Think about a little granite knob in the sea. It is coated with lateritic clay soil, a bit like a rock bun covered in sticky icing. Very well, imagine a bun, then.
On top of the bun are grooves, inside the bun is limited porosity. Inside the bun are raisins, nuts, and (for some reason or other) tubes of water-proof chocolate which don't let water flow through them. Many tubes. Many raisins, many nuts. And strands of carrot, sometimes coconut. Whole sugar-lined trenches of delicious stuff.
Now do the unexpected. Have a flood, a deluge, make a mud-pie!

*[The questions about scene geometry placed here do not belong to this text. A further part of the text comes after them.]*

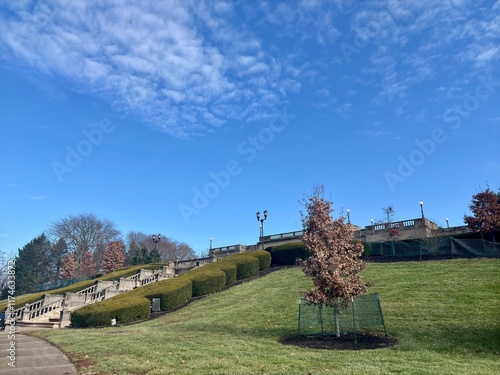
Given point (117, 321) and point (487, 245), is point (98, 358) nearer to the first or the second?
point (117, 321)

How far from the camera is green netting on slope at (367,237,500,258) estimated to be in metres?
24.4

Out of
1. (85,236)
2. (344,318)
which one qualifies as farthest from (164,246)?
(344,318)

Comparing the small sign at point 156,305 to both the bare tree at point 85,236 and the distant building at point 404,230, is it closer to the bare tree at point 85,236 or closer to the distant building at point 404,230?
the distant building at point 404,230

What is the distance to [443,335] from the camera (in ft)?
36.5

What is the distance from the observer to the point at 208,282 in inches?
1028

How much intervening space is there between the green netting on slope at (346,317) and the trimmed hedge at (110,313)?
12.2 metres

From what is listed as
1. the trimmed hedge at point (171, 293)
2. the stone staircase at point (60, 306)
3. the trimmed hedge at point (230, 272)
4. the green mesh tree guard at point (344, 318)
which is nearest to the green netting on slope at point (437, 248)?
the trimmed hedge at point (230, 272)

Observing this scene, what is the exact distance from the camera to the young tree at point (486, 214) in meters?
26.3

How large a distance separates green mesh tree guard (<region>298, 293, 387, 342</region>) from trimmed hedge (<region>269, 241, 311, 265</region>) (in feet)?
57.8

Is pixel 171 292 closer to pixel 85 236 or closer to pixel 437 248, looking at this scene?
pixel 437 248

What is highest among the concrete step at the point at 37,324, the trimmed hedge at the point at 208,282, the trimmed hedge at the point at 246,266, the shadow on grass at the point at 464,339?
the trimmed hedge at the point at 246,266

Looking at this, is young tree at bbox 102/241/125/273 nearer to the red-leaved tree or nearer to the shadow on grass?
the red-leaved tree

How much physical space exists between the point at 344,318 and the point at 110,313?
45.5ft

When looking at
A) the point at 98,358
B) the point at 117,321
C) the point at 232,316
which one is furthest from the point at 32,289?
the point at 98,358
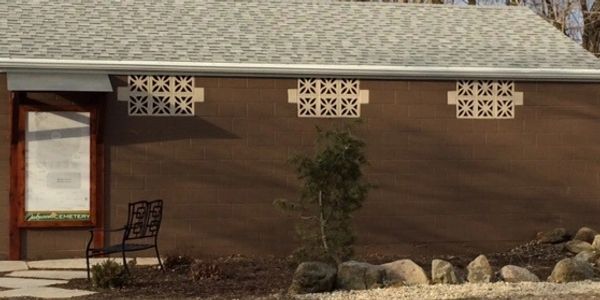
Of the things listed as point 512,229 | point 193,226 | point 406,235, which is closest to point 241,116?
point 193,226

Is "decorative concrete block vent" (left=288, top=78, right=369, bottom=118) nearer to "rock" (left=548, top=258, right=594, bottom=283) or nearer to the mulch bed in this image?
the mulch bed

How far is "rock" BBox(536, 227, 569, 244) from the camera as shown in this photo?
566 inches

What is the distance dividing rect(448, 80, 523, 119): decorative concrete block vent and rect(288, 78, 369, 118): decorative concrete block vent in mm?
1493

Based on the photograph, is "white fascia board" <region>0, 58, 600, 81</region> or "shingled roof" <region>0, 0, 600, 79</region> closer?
"white fascia board" <region>0, 58, 600, 81</region>

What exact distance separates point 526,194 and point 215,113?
194 inches

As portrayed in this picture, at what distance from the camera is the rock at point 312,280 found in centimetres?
999

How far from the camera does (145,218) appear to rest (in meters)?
12.1

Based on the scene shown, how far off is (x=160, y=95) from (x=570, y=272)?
20.0 ft

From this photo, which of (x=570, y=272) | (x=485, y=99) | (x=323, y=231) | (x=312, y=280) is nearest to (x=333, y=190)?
(x=323, y=231)

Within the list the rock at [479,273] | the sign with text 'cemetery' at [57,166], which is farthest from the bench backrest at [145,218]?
the rock at [479,273]

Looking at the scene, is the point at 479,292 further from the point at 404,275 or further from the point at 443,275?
the point at 404,275

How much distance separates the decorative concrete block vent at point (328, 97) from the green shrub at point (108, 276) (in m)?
4.37

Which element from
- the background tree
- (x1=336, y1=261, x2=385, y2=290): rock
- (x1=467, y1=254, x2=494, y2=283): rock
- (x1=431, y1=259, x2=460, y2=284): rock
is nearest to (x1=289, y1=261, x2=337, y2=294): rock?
(x1=336, y1=261, x2=385, y2=290): rock

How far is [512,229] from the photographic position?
48.2 feet
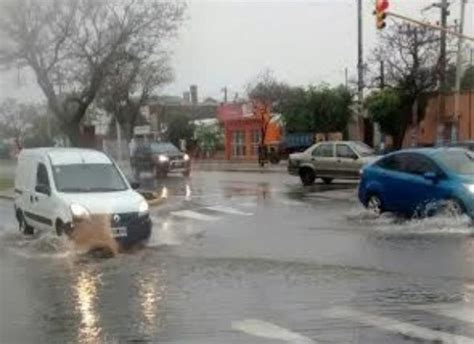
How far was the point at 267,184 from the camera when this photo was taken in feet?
111

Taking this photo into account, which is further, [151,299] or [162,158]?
[162,158]

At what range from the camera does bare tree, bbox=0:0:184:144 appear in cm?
2909

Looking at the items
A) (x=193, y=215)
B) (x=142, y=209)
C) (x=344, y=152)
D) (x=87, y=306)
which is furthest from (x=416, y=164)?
(x=344, y=152)

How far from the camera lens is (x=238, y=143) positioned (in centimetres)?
7394

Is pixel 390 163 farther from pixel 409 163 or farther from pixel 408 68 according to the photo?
pixel 408 68

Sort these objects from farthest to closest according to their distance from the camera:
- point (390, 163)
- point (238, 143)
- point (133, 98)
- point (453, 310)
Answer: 1. point (238, 143)
2. point (133, 98)
3. point (390, 163)
4. point (453, 310)

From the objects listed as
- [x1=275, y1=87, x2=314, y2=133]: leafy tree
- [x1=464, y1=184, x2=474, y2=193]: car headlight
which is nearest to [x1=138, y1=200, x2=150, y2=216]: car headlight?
[x1=464, y1=184, x2=474, y2=193]: car headlight

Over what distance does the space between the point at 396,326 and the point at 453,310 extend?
3.11 ft

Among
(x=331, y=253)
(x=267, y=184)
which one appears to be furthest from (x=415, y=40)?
(x=331, y=253)

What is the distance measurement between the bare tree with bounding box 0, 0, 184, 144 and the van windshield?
13212 millimetres

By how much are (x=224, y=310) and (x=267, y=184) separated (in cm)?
2453

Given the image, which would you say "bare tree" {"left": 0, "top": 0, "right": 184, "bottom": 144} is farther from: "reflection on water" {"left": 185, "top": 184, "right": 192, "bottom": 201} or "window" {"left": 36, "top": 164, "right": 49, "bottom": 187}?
"window" {"left": 36, "top": 164, "right": 49, "bottom": 187}

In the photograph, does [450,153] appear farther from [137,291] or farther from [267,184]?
[267,184]

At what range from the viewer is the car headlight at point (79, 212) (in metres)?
15.0
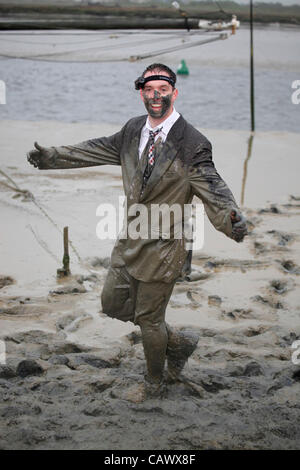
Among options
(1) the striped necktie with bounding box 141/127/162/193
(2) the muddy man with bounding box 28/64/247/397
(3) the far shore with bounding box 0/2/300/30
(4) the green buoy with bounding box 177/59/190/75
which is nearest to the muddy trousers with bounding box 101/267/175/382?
(2) the muddy man with bounding box 28/64/247/397

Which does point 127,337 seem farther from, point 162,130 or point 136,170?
point 162,130

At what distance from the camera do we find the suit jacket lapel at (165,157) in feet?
13.4

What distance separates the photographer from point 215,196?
13.2 ft

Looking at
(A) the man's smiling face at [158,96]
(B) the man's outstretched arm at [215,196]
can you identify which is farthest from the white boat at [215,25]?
(B) the man's outstretched arm at [215,196]

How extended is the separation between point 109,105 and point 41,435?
16.4 metres

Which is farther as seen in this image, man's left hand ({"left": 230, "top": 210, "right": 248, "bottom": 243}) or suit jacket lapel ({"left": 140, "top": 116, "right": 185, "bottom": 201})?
suit jacket lapel ({"left": 140, "top": 116, "right": 185, "bottom": 201})

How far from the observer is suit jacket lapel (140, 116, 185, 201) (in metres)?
4.09

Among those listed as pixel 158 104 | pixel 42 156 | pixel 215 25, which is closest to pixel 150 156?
pixel 158 104

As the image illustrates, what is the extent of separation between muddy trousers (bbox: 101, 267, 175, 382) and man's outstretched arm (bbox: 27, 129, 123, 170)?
2.26ft
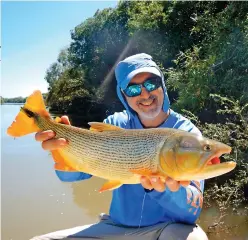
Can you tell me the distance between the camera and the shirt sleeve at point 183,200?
92.7 inches

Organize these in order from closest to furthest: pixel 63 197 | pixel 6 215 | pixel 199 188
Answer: pixel 199 188
pixel 6 215
pixel 63 197

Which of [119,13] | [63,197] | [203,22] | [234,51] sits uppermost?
[119,13]

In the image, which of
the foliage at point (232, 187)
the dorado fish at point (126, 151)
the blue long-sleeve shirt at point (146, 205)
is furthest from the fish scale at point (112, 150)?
the foliage at point (232, 187)

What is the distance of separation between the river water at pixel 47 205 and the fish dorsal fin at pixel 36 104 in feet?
10.1

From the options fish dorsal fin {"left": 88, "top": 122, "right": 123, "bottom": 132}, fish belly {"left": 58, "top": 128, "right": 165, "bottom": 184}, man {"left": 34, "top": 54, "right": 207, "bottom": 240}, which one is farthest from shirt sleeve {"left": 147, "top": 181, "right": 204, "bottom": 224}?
fish dorsal fin {"left": 88, "top": 122, "right": 123, "bottom": 132}

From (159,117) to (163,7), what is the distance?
14.2 metres

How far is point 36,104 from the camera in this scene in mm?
2422

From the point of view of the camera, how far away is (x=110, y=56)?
2312cm

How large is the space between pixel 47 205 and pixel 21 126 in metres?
4.44

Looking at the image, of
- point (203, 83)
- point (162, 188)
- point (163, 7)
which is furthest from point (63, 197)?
point (163, 7)

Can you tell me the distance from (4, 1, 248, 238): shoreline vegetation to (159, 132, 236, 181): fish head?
2894 millimetres

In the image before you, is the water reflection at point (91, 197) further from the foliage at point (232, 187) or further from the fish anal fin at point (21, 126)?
the fish anal fin at point (21, 126)

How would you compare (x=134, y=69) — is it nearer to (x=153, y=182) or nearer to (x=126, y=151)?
(x=126, y=151)

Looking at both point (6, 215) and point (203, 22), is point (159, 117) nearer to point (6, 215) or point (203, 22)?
→ point (6, 215)
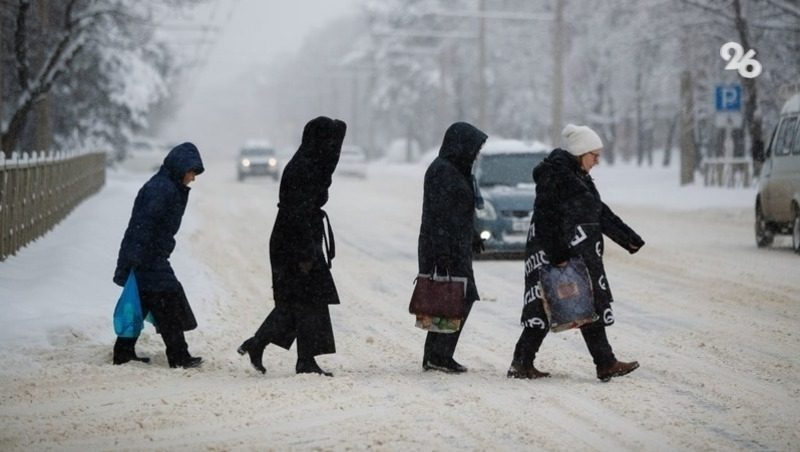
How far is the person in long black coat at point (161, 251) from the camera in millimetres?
9156

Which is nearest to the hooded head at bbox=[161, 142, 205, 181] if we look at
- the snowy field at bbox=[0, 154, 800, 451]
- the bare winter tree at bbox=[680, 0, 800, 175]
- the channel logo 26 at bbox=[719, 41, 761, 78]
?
the snowy field at bbox=[0, 154, 800, 451]

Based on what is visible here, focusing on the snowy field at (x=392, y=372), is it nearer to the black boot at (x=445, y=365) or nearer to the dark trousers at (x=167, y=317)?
the black boot at (x=445, y=365)

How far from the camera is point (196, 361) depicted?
30.9ft

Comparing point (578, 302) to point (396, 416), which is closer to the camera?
point (396, 416)

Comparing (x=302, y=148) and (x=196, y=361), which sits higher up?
(x=302, y=148)

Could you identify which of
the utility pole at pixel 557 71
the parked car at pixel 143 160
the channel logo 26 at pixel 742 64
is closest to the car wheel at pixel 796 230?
the channel logo 26 at pixel 742 64

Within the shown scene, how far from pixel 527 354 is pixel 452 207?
3.57 feet

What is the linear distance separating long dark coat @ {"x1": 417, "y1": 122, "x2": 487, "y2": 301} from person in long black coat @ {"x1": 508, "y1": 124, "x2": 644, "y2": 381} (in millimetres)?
462

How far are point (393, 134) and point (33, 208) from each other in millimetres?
98684

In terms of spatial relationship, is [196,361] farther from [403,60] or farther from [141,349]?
[403,60]

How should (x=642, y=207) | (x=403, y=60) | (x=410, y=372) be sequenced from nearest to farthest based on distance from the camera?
(x=410, y=372) < (x=642, y=207) < (x=403, y=60)

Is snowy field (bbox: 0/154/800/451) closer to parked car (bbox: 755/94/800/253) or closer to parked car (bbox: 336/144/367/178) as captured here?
parked car (bbox: 755/94/800/253)

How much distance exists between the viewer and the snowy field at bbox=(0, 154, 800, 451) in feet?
22.8

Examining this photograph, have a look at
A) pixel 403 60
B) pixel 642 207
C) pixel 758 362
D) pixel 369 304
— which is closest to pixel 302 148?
pixel 758 362
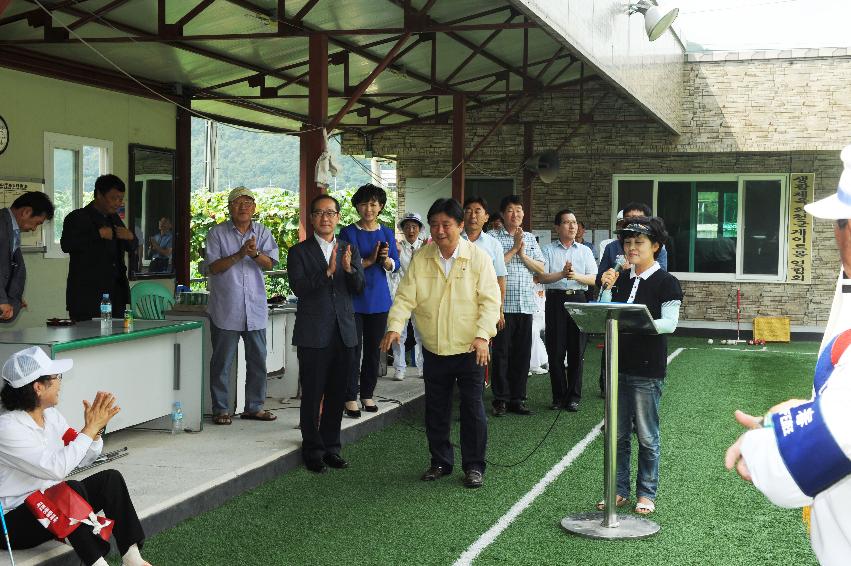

Pour something nice, like Bailey's Irish Cream, all over the bun. See how fast it drains away? Not. Yes, it pours down the sides. Yes, it pours into the grooves and the holes you make in the bun. But it doesn't flow through the bun the way it would flow through a sponge cake.
Why? Because we've put too much liquid-proof stuff in the bun, stuff that doesn't let the lovely creamy liqueur flow through the bun. It just puddles in the bun until it evaporates. Which would take a long time, even if we poked more holes in the bun. It will drown the raisins, float the nuts. Or drown the nuts and float the raisins.
I have such a great imagination. Even if I am half-asleep on what is now Sunday afternoon. Or maybe, because of it. Time to go on reconnaissance, while trying for recognition.
No, nobody said precognition. I'm sure of that.